Given that A and B are true and X and Y are false, determine the truth value of the following proposition: ~[(A ⊃ Y) v ~(X ⊃ B)] ⋅ [~(A ≡ ~X) v (B ⊃ X)]

Answer 1

Answer:

The value of the proposition is FALSE

Step-by-step explanation:

~[(A ⊃ Y) v ~(X ⊃ B)] ⋅ [~(A ≡ ~X) v (B ⊃ X)]

Let's start with the smallest part: ~X. The symbol ~ is negation when X is true with the negation is false and vice-versa. In this case, ~X is true (T)

~[(A ⊃ Y) v ~(X ⊃ B)] ⋅ [~(A ≡ T) v (B ⊃ X)]

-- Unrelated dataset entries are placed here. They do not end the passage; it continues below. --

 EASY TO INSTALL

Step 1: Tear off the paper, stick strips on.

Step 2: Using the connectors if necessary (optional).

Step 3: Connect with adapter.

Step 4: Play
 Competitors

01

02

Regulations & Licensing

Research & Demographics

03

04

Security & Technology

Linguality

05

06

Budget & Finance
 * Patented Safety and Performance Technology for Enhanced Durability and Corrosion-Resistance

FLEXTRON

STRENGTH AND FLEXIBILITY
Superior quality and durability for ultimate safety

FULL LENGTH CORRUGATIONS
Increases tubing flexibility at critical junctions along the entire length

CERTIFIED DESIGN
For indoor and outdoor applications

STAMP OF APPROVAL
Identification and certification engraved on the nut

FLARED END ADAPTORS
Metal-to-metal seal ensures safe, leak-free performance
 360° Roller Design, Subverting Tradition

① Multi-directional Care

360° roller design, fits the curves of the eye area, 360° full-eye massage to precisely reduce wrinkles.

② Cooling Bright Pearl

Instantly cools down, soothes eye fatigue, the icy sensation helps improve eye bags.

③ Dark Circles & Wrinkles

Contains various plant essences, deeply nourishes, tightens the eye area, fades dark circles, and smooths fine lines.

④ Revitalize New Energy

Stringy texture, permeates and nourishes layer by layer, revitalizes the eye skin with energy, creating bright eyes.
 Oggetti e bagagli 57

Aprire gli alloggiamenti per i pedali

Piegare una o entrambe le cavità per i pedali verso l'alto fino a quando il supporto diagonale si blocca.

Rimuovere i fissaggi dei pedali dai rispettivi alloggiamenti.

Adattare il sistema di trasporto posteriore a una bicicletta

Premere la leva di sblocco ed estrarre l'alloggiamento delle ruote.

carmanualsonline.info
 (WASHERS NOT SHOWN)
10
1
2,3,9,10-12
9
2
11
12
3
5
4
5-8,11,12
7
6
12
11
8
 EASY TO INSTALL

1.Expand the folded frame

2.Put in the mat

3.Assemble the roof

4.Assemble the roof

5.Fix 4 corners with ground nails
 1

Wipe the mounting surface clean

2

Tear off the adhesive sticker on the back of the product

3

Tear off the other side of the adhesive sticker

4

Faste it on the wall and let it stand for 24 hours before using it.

Now the parts inside parenthesis:  (A ⊃ Y),(X ⊃ B),(A ≡ T) and (B ⊃ X). The symbol ⊃ is the conditional and A ⊃ Y is false when Y is false and A is true, in any other case is true. The symbol ≡ is the biconditional and A ≡ Y is true when both A and Y are true or when both are false.

(A ⊃ Y) is False (F)

(X ⊃ B) is True (T)

(A ≡ T) is True (T)

(B ⊃ X) is False (F)

~[(F) v ~(T)] ⋅ [~(T) v (F)]

The two negations inside the brackets must be taken into account:

~[(F) v F] ⋅ [F v (F)]

The symbol left inside the brackets v is the disjunction, and A v Y is false only  with both are false. F v (F) is False.

~[F] ⋅ [F]

Again considerating the negation:

T⋅ [F]

Finally, the symbol ⋅ is the conjunction, and A v Y is true only with both are true.

T⋅ [F] is False.